Now, even students like Molden who were once eager to return to their normal college lives say that classes should be held remotely — at least for now. 

"I think they should just completely do remote learning for at least the fall semester, because it doesn't seem like the rate is getting any lower in North Carolina," says Duggal. "And if things were to get better, then spring could be in person, which would be nice. But at least for the fall, I feel like remote learning is the best option."

"I think that learning should have been kept online for at least a couple of months," says Molden,  adding that she wishes the school would refund remote students for services they no longer have access to, such as athletic facilities. 

"I understand it's a business thing, but also for students: we broke," she says. 

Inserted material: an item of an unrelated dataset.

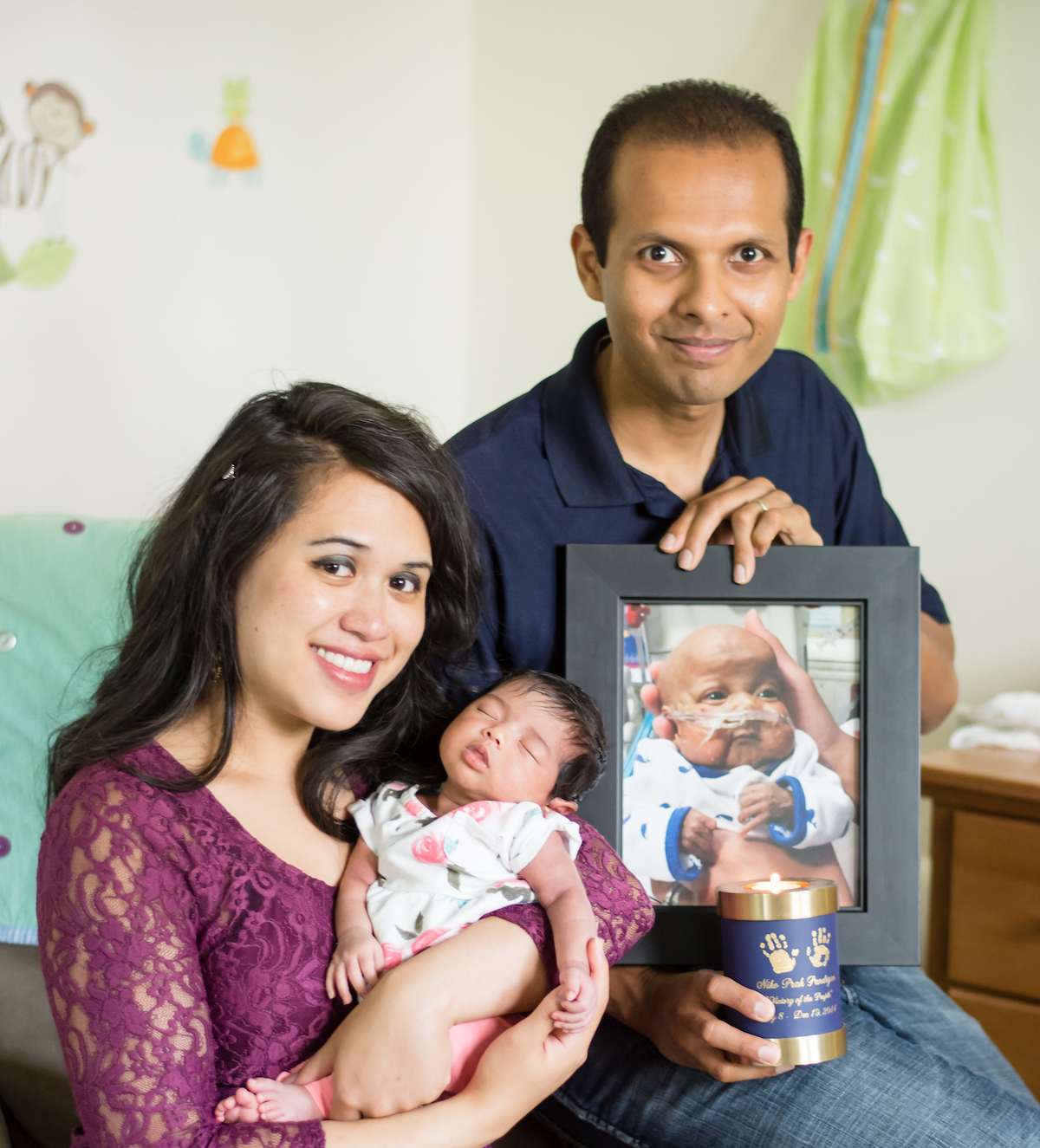 Family portrait with a photo of Niko (Linsley Schneider Photography)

Brown says he thinks schools like his are afraid of students asking for such refunds. 

"I think that they're going to push staying on campus for as long as possible just so that there's not a big issue with refunds," he explains. "I don't think that they want to send us home. I don't think they want to go to online classes, but it seems like that's the best option."

He continues, "I want the in-person college experience just as much as everybody else because sitting in my apartment all day really does suck. But I think that everyone can agree that in the best interest and for the health of students, as of right now, school should not be in person just because it's not safe and people should not be allowed to drink at the bars until 12 a.m."

Reeves adds that as much as he wishes could make new friends the same ways college students have in the past, he "can't get too mad about it."

"Sure, it's a bummer, but at least we're not dying," he says. "It's just a necessary evil, I guess."